__Supplied material__.

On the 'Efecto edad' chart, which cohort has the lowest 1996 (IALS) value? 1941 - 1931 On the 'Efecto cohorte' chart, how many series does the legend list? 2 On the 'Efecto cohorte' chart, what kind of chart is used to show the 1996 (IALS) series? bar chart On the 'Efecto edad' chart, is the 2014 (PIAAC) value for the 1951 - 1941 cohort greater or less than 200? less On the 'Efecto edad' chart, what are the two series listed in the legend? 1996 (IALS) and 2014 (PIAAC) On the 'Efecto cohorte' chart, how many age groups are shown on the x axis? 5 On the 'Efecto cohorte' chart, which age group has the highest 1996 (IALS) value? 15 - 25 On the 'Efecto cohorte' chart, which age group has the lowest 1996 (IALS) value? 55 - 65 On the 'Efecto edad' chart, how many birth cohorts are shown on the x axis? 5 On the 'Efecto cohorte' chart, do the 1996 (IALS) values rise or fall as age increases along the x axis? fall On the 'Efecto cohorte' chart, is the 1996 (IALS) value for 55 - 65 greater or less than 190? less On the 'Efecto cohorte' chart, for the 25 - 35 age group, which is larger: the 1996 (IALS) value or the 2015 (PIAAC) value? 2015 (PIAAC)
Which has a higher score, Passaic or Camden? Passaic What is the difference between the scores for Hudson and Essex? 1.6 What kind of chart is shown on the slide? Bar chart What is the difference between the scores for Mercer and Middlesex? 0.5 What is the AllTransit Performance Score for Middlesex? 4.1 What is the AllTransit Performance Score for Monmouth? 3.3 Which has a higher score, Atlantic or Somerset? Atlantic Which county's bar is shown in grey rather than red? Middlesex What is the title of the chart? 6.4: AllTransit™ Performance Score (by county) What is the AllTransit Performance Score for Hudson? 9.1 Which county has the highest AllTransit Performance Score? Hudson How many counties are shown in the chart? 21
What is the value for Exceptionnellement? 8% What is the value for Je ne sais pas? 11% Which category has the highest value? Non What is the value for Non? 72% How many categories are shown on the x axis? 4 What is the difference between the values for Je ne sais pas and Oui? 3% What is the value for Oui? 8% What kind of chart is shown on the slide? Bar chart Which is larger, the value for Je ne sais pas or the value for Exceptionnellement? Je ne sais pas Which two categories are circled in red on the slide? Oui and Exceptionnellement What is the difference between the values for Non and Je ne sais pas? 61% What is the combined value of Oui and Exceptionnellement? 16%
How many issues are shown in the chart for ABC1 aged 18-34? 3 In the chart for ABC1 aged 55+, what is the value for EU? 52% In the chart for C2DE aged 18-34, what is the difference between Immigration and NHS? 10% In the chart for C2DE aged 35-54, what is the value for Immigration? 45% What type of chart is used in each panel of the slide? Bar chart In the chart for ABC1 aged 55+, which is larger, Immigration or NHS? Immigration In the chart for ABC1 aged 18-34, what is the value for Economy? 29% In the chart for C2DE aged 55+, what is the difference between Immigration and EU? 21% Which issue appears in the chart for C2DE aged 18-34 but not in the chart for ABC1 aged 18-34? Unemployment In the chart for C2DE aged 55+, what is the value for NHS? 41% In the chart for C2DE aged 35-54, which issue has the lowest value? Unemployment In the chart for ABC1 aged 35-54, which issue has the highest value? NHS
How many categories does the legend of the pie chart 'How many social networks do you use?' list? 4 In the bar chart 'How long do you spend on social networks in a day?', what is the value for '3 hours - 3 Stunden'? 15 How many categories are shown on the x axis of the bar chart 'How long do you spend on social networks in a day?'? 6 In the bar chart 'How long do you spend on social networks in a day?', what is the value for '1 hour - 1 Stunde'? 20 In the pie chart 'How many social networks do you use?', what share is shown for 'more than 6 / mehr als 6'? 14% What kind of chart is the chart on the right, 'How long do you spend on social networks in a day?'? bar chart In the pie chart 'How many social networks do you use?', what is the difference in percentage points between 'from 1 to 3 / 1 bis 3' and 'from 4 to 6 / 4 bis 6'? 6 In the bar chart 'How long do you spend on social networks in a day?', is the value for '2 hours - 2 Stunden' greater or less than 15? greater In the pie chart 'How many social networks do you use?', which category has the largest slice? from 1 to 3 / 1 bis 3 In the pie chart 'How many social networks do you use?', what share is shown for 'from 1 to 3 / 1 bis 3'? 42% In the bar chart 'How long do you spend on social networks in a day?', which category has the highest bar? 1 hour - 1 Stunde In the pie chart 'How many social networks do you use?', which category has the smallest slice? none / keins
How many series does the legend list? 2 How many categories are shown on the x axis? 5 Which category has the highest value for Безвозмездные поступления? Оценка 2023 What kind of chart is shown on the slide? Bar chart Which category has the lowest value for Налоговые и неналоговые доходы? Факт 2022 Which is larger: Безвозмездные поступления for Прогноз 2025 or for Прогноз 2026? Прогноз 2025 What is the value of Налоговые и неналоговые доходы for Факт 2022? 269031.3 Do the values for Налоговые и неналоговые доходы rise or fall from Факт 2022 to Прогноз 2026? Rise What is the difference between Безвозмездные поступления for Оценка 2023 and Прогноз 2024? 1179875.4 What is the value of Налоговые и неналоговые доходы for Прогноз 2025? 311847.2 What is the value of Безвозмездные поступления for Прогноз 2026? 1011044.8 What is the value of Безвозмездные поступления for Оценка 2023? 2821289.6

__Task requirements__. Please render the data above as a Markdown table, with each line numbered in a "Row" column and its text in a "Data" column. Leave out any blank lines.

__Your response__.
| Row | Data |
|---|---|
| 1 | On the 'Efecto edad' chart, which cohort has the lowest 1996 (IALS) value? 1941 - 1931 On the 'Efecto cohorte' chart, how many series does the legend list? 2 On the 'Efecto cohorte' chart, what kind of chart is used to show the 1996 (IALS) series? bar chart On the 'Efecto edad' chart, is the 2014 (PIAAC) value for the 1951 - 1941 cohort greater or less than 200? less On the 'Efecto edad' chart, what are the two series listed in the legend? 1996 (IALS) and 2014 (PIAAC) On the 'Efecto cohorte' chart, how many age groups are shown on the x axis? 5 On the 'Efecto cohorte' chart, which age group has the highest 1996 (IALS) value? 15 - 25 On the 'Efecto cohorte' chart, which age group has the lowest 1996 (IALS) value? 55 - 65 On the 'Efecto edad' chart, how many birth cohorts are shown on the x axis? 5 On the 'Efecto cohorte' chart, do the 1996 (IALS) values rise or fall as age increases along the x axis? fall On the 'Efecto cohorte' chart, is the 1996 (IALS) value for 55 - 65 greater or less than 190? less On the 'Efecto cohorte' chart, for the 25 - 35 age group, which is larger: the 1996 (IALS) value or the 2015 (PIAAC) value? 2015 (PIAAC) |
| 2 | Which has a higher score, Passaic or Camden? Passaic What is the difference between the scores for Hudson and Essex? 1.6 What kind of chart is shown on the slide? Bar chart What is the difference between the scores for Mercer and Middlesex? 0.5 What is the AllTransit Performance Score for Middlesex? 4.1 What is the AllTransit Performance Score for Monmouth? 3.3 Which has a higher score, Atlantic or Somerset? Atlantic Which county's bar is shown in grey rather than red? Middlesex What is the title of the chart? 6.4: AllTransit™ Performance Score (by county) What is the AllTransit Performance Score for Hudson? 9.1 Which county has the highest AllTransit Performance Score? Hudson How many counties are shown in the chart? 21 |
| 3 | What is the value for Exceptionnellement? 8% What is the value for Je ne sais pas? 11% Which category has the highest value? Non What is the value for Non? 72% How many categories are shown on the x axis? 4 What is the difference between the values for Je ne sais pas and Oui? 3% What is the value for Oui? 8% What kind of chart is shown on the slide? Bar chart Which is larger, the value for Je ne sais pas or the value for Exceptionnellement? Je ne sais pas Which two categories are circled in red on the slide? Oui and Exceptionnellement What is the difference between the values for Non and Je ne sais pas? 61% What is the combined value of Oui and Exceptionnellement? 16% |
| 4 | How many issues are shown in the chart for ABC1 aged 18-34? 3 In the chart for ABC1 aged 55+, what is the value for EU? 52% In the chart for C2DE aged 18-34, what is the difference between Immigration and NHS? 10% In the chart for C2DE aged 35-54, what is the value for Immigration? 45% What type of chart is used in each panel of the slide? Bar chart In the chart for ABC1 aged 55+, which is larger, Immigration or NHS? Immigration In the chart for ABC1 aged 18-34, what is the value for Economy? 29% In the chart for C2DE aged 55+, what is the difference between Immigration and EU? 21% Which issue appears in the chart for C2DE aged 18-34 but not in the chart for ABC1 aged 18-34? Unemployment In the chart for C2DE aged 55+, what is the value for NHS? 41% In the chart for C2DE aged 35-54, which issue has the lowest value? Unemployment In the chart for ABC1 aged 35-54, which issue has the highest value? NHS |
| 5 | How many categories does the legend of the pie chart 'How many social networks do you use?' list? 4 In the bar chart 'How long do you spend on social networks in a day?', what is the value for '3 hours - 3 Stunden'? 15 How many categories are shown on the x axis of the bar chart 'How long do you spend on social networks in a day?'? 6 In the bar chart 'How long do you spend on social networks in a day?', what is the value for '1 hour - 1 Stunde'? 20 In the pie chart 'How many social networks do you use?', what share is shown for 'more than 6 / mehr als 6'? 14% What kind of chart is the chart on the right, 'How long do you spend on social networks in a day?'? bar chart In the pie chart 'How many social networks do you use?', what is the difference in percentage points between 'from 1 to 3 / 1 bis 3' and 'from 4 to 6 / 4 bis 6'? 6 In the bar chart 'How long do you spend on social networks in a day?', is the value for '2 hours - 2 Stunden' greater or less than 15? greater In the pie chart 'How many social networks do you use?', which category has the largest slice? from 1 to 3 / 1 bis 3 In the pie chart 'How many social networks do you use?', what share is shown for 'from 1 to 3 / 1 bis 3'? 42% In the bar chart 'How long do you spend on social networks in a day?', which category has the highest bar? 1 hour - 1 Stunde In the pie chart 'How many social networks do you use?', which category has the smallest slice? none / keins |
| 6 | How many series does the legend list? 2 How many categories are shown on the x axis? 5 Which category has the highest value for Безвозмездные поступления? Оценка 2023 What kind of chart is shown on the slide? Bar chart Which category has the lowest value for Налоговые и неналоговые доходы? Факт 2022 Which is larger: Безвозмездные поступления for Прогноз 2025 or for Прогноз 2026? Прогноз 2025 What is the value of Налоговые и неналоговые доходы for Факт 2022? 269031.3 Do the values for Налоговые и неналоговые доходы rise or fall from Факт 2022 to Прогноз 2026? Rise What is the difference between Безвозмездные поступления for Оценка 2023 and Прогноз 2024? 1179875.4 What is the value of Налоговые и неналоговые доходы for Прогноз 2025? 311847.2 What is the value of Безвозмездные поступления for Прогноз 2026? 1011044.8 What is the value of Безвозмездные поступления for Оценка 2023? 2821289.6 |